どうやら、凝固した血液が切れた血管を塞いで、栓の役割を果たしてくれているようだ。
「首と額……額のがよっぽどマシだな。首は俺一人じゃ無理だから、先に腕を全部ナートする。三枝木先生にそっち終わったら直ぐ来てくれる様に伝えて。
あと、今夜のオペ室待機者にも連絡して。出来ればオペ室使いたい」
「はい。あ…、オペ室使うなら同意書必要ですね。既往歴も分からないし…あの付添いさん家族の連絡先知ってるかな」
……なんか、とっても怪しげな付添いさんだったけど。
「私が聞いて来ます。付添いさんって派手な赤いジャンパー来て眼鏡かけてる人でしたよね?」
点滴を刺し終えた加藤さんはそう言って、家族の連絡先を聞くために待合室へ駆けて行った。
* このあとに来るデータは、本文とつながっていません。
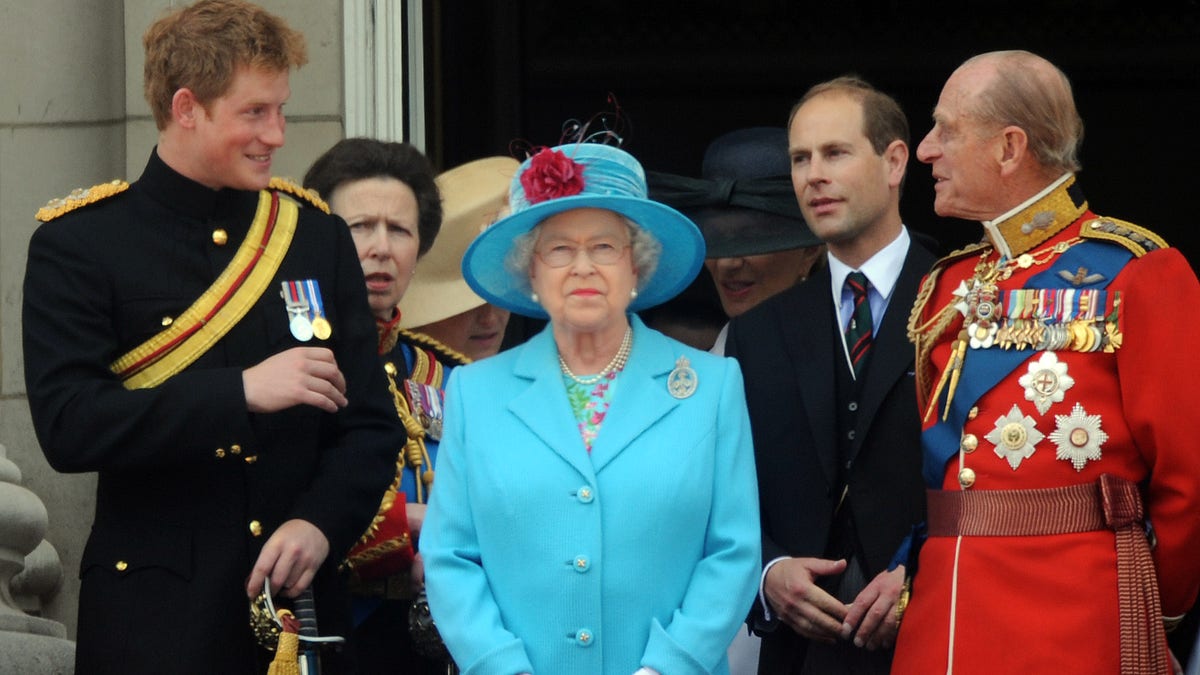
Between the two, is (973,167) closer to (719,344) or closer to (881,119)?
(881,119)

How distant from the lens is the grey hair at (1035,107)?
459 centimetres

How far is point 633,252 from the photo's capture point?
4.67 m

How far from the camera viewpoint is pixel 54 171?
266 inches

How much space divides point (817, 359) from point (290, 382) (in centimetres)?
127

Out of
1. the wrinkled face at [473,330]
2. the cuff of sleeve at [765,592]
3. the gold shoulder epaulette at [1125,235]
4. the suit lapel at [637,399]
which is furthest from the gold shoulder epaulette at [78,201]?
the gold shoulder epaulette at [1125,235]

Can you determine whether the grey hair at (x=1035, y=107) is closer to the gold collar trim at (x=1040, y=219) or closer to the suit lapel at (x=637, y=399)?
the gold collar trim at (x=1040, y=219)

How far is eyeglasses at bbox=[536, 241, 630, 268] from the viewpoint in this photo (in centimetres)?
457

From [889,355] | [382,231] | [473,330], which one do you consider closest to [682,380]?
[889,355]

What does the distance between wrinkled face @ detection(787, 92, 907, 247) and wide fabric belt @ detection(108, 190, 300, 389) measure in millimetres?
1282

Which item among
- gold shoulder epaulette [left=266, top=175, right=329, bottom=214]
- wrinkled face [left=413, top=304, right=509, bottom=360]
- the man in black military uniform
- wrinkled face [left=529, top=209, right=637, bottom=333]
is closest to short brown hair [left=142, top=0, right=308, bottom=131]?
the man in black military uniform

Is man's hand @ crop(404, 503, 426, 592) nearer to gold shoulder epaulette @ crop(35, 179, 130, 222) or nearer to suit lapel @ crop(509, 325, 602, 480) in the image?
suit lapel @ crop(509, 325, 602, 480)

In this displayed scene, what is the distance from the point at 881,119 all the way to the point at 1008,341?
111cm

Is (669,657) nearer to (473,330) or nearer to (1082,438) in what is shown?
(1082,438)

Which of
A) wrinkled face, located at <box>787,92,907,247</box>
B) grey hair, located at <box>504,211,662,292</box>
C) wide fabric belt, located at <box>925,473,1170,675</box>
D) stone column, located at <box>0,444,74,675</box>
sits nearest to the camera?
wide fabric belt, located at <box>925,473,1170,675</box>
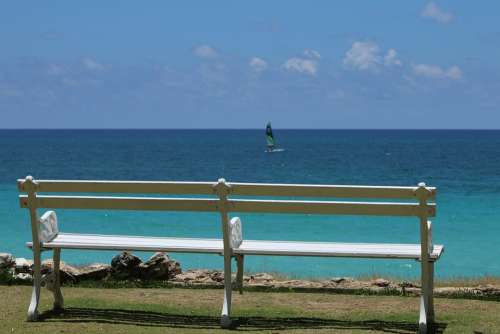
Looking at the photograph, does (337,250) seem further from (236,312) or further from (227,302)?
(236,312)

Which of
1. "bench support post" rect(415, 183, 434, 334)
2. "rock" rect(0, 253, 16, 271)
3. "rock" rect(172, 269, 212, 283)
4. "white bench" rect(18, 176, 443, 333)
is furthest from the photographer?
"rock" rect(172, 269, 212, 283)

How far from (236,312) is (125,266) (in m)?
2.29

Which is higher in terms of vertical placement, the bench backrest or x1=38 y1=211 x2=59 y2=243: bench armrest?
the bench backrest

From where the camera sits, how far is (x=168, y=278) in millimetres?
9898

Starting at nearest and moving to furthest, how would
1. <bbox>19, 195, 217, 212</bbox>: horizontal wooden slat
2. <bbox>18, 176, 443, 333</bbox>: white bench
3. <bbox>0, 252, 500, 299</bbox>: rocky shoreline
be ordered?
<bbox>18, 176, 443, 333</bbox>: white bench
<bbox>19, 195, 217, 212</bbox>: horizontal wooden slat
<bbox>0, 252, 500, 299</bbox>: rocky shoreline

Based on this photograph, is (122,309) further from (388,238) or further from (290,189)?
(388,238)

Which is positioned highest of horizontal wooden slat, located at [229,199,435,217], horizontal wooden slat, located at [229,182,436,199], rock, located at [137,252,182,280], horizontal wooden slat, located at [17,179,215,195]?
horizontal wooden slat, located at [17,179,215,195]

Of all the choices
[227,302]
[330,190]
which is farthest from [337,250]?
[227,302]

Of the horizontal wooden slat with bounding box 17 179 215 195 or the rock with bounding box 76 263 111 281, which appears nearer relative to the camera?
the horizontal wooden slat with bounding box 17 179 215 195

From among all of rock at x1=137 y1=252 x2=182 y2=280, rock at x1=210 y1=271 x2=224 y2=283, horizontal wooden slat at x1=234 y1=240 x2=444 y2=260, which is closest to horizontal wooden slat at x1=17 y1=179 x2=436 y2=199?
horizontal wooden slat at x1=234 y1=240 x2=444 y2=260

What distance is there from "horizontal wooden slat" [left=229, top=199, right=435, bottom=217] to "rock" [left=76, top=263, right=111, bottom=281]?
3078mm

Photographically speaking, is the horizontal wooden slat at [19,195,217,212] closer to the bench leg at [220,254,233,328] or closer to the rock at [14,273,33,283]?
the bench leg at [220,254,233,328]

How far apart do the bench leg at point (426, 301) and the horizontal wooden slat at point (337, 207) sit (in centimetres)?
42

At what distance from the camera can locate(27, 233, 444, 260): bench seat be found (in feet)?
22.6
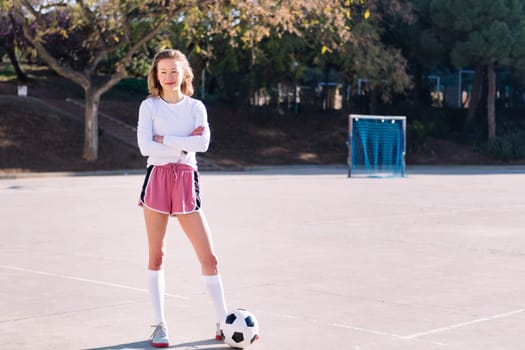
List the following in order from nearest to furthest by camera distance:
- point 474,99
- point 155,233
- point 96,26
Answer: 1. point 155,233
2. point 96,26
3. point 474,99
処置にあたっている坂上先生は、私と同世代の呼吸器外科医。
医者の世界ではまだ若手と言われる年齢ではあるが、そこそこの経験もあり、活力もあり。
特にこの坂上先生はちょっとやそっとじゃ動じない、落ち着きを漂わせる頼り甲斐のある医師だ。
その坂上先生が、手首から肘辺りまでに刻まれた五か所の傷を猛スピードでチクチクザクザクと縫い続ける。
「大丈夫ですか?分かりますか?」
私は首の傷を圧迫しながらピッチでオペ室待機者への連絡をし、処置を受けながらぼーっと天井を見つめるAさんに声を掛けた。